## begin
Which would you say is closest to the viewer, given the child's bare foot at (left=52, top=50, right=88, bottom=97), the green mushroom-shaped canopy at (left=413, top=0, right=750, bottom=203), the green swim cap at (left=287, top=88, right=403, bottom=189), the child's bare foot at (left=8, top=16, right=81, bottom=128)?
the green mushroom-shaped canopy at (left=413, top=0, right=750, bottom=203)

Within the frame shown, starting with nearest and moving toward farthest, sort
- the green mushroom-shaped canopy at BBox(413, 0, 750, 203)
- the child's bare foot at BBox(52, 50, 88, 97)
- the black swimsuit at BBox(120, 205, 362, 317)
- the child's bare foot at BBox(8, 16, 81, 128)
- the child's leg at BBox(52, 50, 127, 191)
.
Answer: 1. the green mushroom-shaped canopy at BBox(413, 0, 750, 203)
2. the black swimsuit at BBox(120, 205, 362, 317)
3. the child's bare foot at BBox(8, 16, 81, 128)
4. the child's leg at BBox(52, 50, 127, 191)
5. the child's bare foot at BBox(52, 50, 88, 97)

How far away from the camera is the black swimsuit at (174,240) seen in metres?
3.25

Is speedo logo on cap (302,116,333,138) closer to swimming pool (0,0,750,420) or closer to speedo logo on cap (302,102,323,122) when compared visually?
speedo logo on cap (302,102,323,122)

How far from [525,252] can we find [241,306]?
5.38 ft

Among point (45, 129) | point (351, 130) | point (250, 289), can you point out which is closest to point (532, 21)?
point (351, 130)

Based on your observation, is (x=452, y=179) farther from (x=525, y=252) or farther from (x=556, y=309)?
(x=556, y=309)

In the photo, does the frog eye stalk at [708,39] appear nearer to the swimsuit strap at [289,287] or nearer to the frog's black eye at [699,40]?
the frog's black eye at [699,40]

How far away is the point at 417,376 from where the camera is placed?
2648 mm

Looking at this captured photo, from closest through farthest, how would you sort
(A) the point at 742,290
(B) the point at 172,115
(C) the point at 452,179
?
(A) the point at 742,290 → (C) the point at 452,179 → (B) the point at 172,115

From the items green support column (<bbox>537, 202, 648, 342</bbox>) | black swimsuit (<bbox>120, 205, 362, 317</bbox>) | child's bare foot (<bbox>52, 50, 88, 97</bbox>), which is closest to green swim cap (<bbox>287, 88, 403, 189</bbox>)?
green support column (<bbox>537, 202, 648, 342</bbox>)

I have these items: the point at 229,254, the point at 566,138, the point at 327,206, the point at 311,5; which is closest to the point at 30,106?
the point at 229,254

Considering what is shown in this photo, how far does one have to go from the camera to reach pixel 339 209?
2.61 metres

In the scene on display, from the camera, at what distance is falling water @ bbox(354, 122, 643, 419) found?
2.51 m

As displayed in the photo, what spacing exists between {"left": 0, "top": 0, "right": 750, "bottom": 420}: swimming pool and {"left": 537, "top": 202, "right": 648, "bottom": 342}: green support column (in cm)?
## end
■ **What you should do**: Rewrite all the records above, replacing every "swimming pool" with "pool area" and leaving everything else unchanged.

■ **Output**:
Which would you say is closest to the viewer, given the child's bare foot at (left=52, top=50, right=88, bottom=97), the green mushroom-shaped canopy at (left=413, top=0, right=750, bottom=203), the green swim cap at (left=287, top=88, right=403, bottom=189), the child's bare foot at (left=8, top=16, right=81, bottom=128)?
the green mushroom-shaped canopy at (left=413, top=0, right=750, bottom=203)

Within the frame shown, starting with nearest and moving toward farthest, sort
- the green mushroom-shaped canopy at BBox(413, 0, 750, 203)
- the child's bare foot at BBox(52, 50, 88, 97)
- the black swimsuit at BBox(120, 205, 362, 317)
- the child's bare foot at BBox(8, 16, 81, 128)
- the child's leg at BBox(52, 50, 127, 191)
.
Answer: 1. the green mushroom-shaped canopy at BBox(413, 0, 750, 203)
2. the black swimsuit at BBox(120, 205, 362, 317)
3. the child's bare foot at BBox(8, 16, 81, 128)
4. the child's leg at BBox(52, 50, 127, 191)
5. the child's bare foot at BBox(52, 50, 88, 97)

How far away from the camera is the black swimsuit at (174,240) seen in metres?
3.25

Is speedo logo on cap (302,116,333,138) closer to pool area (0,0,750,420) or closer to speedo logo on cap (302,102,323,122) when compared visually?
speedo logo on cap (302,102,323,122)

How far from [525,252] can we find [241,306]?
5.38 ft

Among point (45, 129) | point (351, 130) | point (250, 289), can you point out which is closest to point (532, 21)?
point (351, 130)

Based on your observation, is (x=452, y=179) farther from (x=525, y=252) or farther from (x=556, y=309)?
(x=556, y=309)

In the photo, does the frog eye stalk at [708,39] appear nearer to the swimsuit strap at [289,287] or nearer to the frog's black eye at [699,40]?
the frog's black eye at [699,40]

How far away is the point at 417,376 from where the camera is placed?
2648 mm

Looking at this captured photo, from closest through farthest, how would you sort
(A) the point at 742,290
(B) the point at 172,115
(C) the point at 452,179
?
(A) the point at 742,290 → (C) the point at 452,179 → (B) the point at 172,115

From the items green support column (<bbox>537, 202, 648, 342</bbox>) | black swimsuit (<bbox>120, 205, 362, 317</bbox>) | child's bare foot (<bbox>52, 50, 88, 97</bbox>), which is closest to green swim cap (<bbox>287, 88, 403, 189</bbox>)?
green support column (<bbox>537, 202, 648, 342</bbox>)

I have these items: the point at 229,254, the point at 566,138, the point at 327,206, the point at 311,5; which is closest to the point at 30,106?
the point at 229,254

Considering what is shown in this photo, how far does one have to go from the camera to reach pixel 339 209?
2.61 metres

In the scene on display, from the camera, at what distance is falling water @ bbox(354, 122, 643, 419) found?
2.51 m

As displayed in the photo, what spacing exists between {"left": 0, "top": 0, "right": 750, "bottom": 420}: pool area and {"left": 537, "top": 202, "right": 648, "bottom": 342}: green support column (in cm)?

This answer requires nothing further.